Warnings only matter if they trigger action
The WMO said it is expanding coordination with United Nations agencies, humanitarian organisations, governments and sectors such as agriculture and health. The goal is to strengthen seasonal forecasts and early warning systems so countries can act before weather risks turn into wider social and economic shocks.
El Niño is a naturally occurring pattern that develops every two to seven years and usually lasts between nine and twelve months. Its impacts differ from one event to another, but the value of seasonal forecasting lies in giving governments, communities and businesses time to prepare.
- For agriculture, that can mean adjusting planting decisions, crop choices, irrigation plans and food-security monitoring.
- Health systems may have to prepare for heat stress and weather-linked risks.
- For water managers, it can mean planning for shortages or flood pressure.
- Humanitarian agencies will have to identify areas where drought or heavy rainfall could worsen existing vulnerabilities.
The key question is whether institutions move early enough to reduce exposure. Early warning systems are only effective when they lead to timely decisions, clear communication and resources reaching the people most likely to be affected.

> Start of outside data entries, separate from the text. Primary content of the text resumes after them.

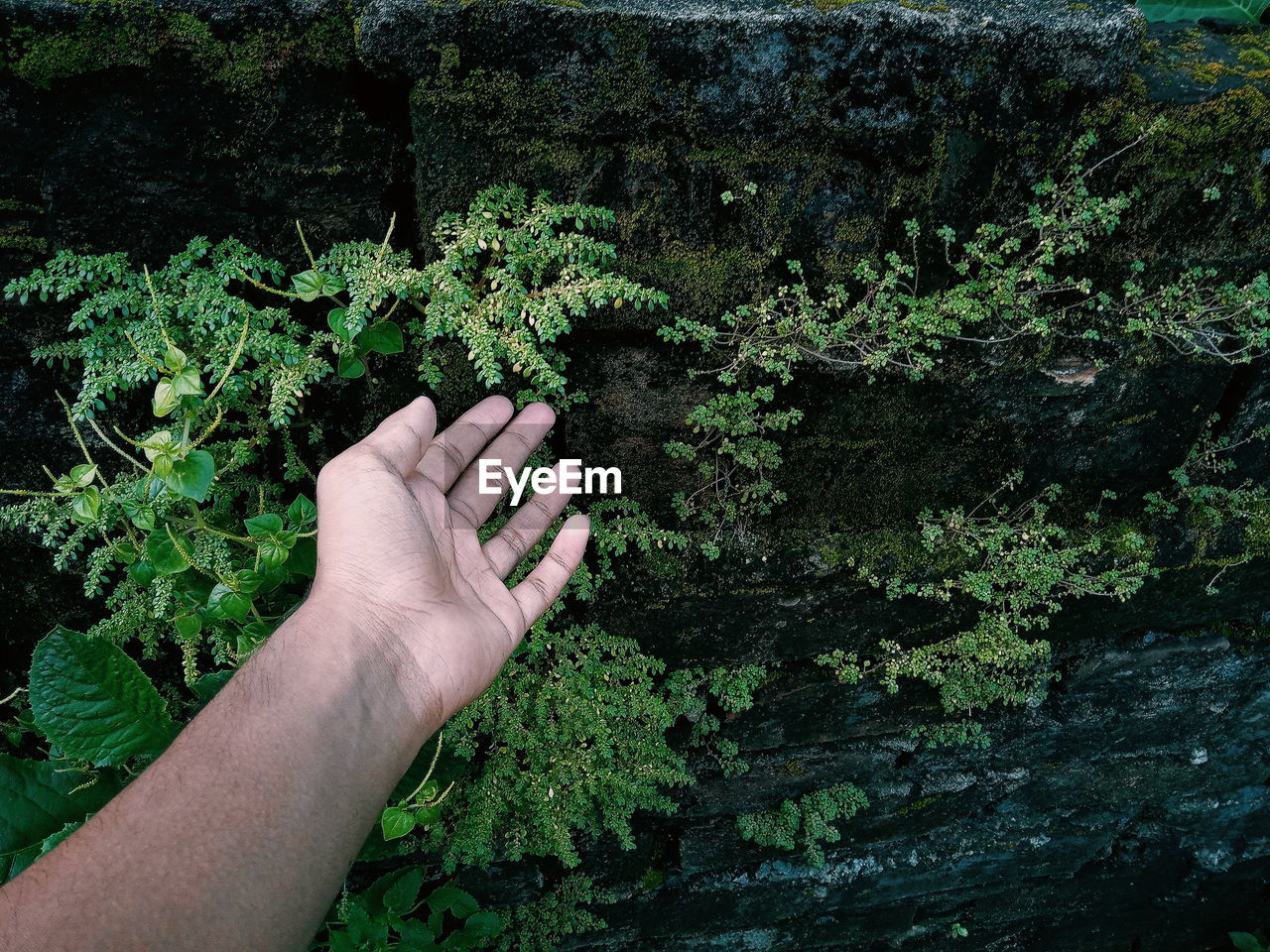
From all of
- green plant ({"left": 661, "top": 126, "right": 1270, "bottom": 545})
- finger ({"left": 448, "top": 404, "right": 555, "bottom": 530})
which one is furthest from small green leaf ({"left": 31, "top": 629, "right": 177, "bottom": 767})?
green plant ({"left": 661, "top": 126, "right": 1270, "bottom": 545})

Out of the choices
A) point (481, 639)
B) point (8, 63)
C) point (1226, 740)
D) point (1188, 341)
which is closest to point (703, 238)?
point (481, 639)

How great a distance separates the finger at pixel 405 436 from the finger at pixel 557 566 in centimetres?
55

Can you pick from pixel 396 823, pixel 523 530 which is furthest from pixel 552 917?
pixel 523 530

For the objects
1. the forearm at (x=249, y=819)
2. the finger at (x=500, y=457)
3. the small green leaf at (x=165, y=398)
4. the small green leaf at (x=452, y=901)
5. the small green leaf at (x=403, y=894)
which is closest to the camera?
the forearm at (x=249, y=819)

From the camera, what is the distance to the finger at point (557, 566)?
96.3 inches

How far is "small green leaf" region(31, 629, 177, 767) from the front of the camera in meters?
2.04

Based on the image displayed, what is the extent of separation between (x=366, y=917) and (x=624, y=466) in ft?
6.28

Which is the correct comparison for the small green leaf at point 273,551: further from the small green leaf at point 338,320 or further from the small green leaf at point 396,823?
the small green leaf at point 396,823

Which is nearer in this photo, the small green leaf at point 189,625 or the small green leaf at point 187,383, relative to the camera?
the small green leaf at point 187,383

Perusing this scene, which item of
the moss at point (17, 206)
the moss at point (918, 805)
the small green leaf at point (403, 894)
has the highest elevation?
the moss at point (17, 206)

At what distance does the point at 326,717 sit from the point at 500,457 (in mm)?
957

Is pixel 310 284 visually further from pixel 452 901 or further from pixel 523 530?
pixel 452 901

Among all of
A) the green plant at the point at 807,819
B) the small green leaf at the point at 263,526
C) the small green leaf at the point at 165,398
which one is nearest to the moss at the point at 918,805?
the green plant at the point at 807,819

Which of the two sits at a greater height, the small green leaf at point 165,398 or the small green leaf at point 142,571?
the small green leaf at point 165,398
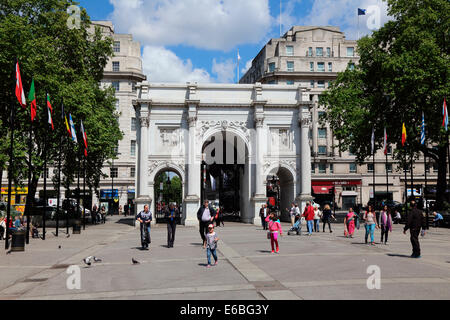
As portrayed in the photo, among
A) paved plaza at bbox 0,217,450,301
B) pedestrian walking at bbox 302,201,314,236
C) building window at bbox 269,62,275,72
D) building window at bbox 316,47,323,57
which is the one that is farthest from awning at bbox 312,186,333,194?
paved plaza at bbox 0,217,450,301

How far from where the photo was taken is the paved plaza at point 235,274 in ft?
30.8

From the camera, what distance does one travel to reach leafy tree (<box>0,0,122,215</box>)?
3178 cm

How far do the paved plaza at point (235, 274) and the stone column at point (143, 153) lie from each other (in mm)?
21206

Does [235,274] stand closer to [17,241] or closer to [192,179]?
[17,241]

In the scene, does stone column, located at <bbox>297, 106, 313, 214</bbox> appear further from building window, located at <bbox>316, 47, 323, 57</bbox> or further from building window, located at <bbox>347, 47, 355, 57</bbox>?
building window, located at <bbox>347, 47, 355, 57</bbox>

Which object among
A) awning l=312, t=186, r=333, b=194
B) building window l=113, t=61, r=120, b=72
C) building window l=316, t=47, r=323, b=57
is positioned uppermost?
building window l=316, t=47, r=323, b=57

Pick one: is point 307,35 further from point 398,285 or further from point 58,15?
point 398,285

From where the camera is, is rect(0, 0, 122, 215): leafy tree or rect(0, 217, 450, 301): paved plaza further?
rect(0, 0, 122, 215): leafy tree

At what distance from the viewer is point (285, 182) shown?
45156 millimetres

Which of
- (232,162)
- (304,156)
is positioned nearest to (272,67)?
(232,162)

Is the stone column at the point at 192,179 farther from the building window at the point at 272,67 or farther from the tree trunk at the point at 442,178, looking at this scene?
the building window at the point at 272,67

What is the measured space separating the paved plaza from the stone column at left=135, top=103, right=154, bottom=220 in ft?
69.6

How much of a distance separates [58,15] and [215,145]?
2238 cm

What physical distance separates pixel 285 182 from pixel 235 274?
33609 millimetres
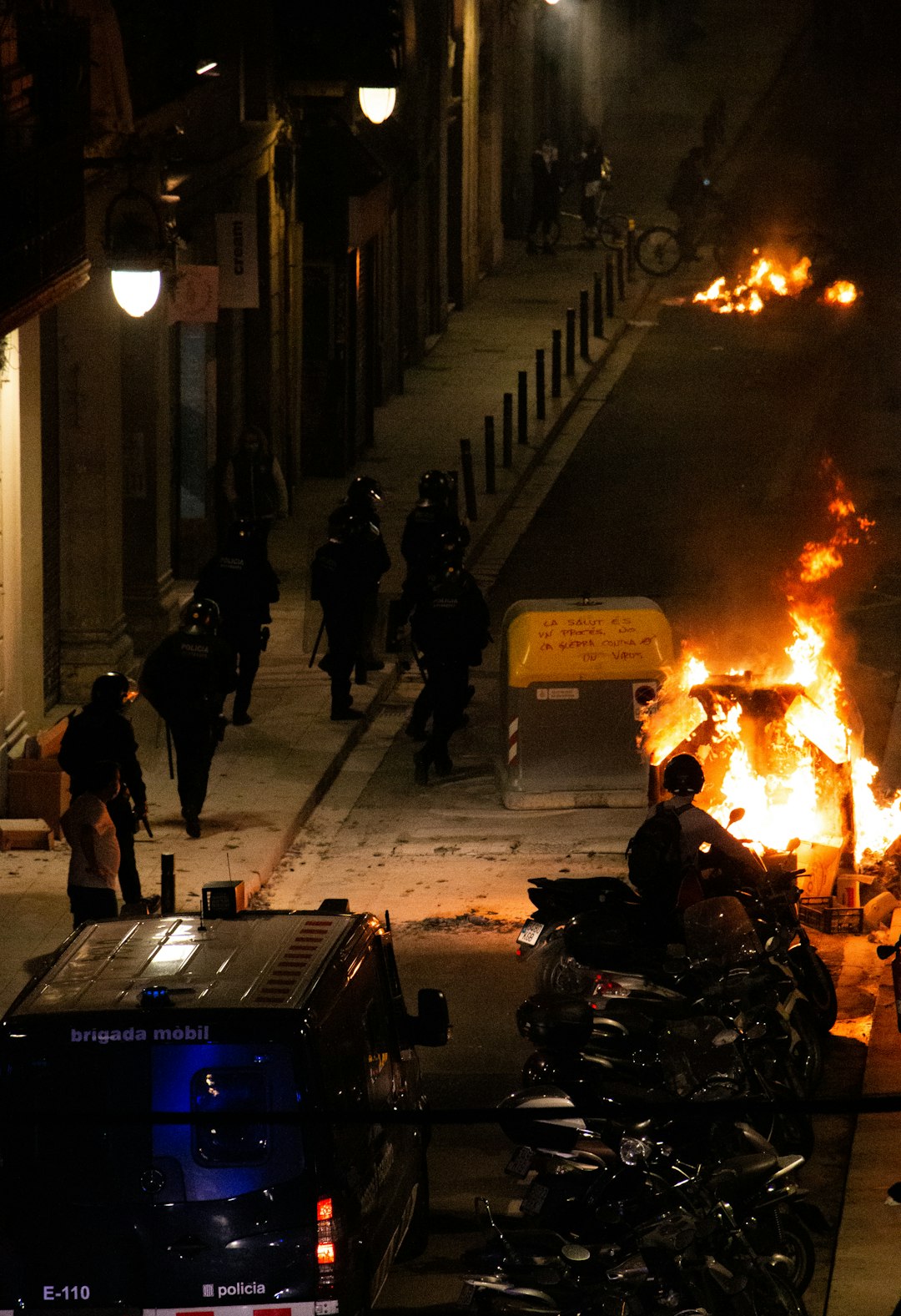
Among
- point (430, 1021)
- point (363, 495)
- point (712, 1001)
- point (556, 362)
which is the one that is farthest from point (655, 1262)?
point (556, 362)

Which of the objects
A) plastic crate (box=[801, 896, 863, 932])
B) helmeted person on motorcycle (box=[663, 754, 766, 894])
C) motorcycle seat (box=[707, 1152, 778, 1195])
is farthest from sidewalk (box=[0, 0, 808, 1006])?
motorcycle seat (box=[707, 1152, 778, 1195])

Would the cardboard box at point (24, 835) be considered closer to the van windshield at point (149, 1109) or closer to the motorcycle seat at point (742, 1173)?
the motorcycle seat at point (742, 1173)

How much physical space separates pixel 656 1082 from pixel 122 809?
4438mm

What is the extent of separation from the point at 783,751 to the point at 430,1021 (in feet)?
19.7

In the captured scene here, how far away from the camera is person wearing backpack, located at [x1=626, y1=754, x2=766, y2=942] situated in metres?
12.2

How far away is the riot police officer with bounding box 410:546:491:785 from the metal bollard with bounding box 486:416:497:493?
29.5 ft

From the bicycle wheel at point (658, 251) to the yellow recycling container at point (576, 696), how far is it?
890 inches

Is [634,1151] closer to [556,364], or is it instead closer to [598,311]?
[556,364]

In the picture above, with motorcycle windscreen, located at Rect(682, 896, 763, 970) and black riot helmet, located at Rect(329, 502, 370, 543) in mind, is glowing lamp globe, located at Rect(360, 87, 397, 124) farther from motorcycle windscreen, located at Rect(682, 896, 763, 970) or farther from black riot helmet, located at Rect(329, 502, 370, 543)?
motorcycle windscreen, located at Rect(682, 896, 763, 970)

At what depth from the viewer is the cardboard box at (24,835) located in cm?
1648

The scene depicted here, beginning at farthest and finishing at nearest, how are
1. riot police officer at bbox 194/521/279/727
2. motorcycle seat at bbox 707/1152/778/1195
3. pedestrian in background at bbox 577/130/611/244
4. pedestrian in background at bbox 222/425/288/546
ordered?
pedestrian in background at bbox 577/130/611/244
pedestrian in background at bbox 222/425/288/546
riot police officer at bbox 194/521/279/727
motorcycle seat at bbox 707/1152/778/1195

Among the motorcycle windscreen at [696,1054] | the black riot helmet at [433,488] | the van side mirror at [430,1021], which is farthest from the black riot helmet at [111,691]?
the black riot helmet at [433,488]

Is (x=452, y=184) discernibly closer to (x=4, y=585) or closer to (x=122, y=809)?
(x=4, y=585)

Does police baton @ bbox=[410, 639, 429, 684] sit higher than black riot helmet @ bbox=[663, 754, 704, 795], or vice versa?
black riot helmet @ bbox=[663, 754, 704, 795]
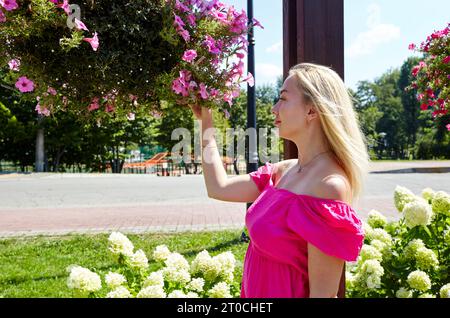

The next test is speed, not certainty
The coming months will test how governments and institutions interpret and act on the WMO warning. The first indicator to watch is whether the forecast strengthening between July and September materialises as expected. The second is how national meteorological agencies translate global outlooks into local advisories for farmers, water authorities, health officials and disaster-management teams.
The peak period between November and February will be especially important. By then, the event is expected to have strengthened further, and early signs of regional rainfall shifts, heat stress or marine warming may become clearer. Countries facing likely dry conditions will need to monitor water storage, crop prospects and food-security risks. Areas facing wetter conditions will need to watch flood preparedness, drainage capacity and emergency-response planning.
Public communication will also be crucial. The WMO has clarified that it classifies El Niño events as weak, moderate, strong or very strong, and does not use the term "super El Niño" in official forecasts. That distinction is important. The risk is serious, but exaggerated language can distort public understanding and weaken trust in climate warnings.
El Niño cannot be prevented, but its impacts can be reduced when forecasts are treated as a call to prepare rather than a distant technical update. The world now has a clear warning that the tropical Pacific is entering a stronger phase of climate disruption. What happens next will depend not only on ocean temperatures, but on how quickly governments, communities and institutions turn that warning into action.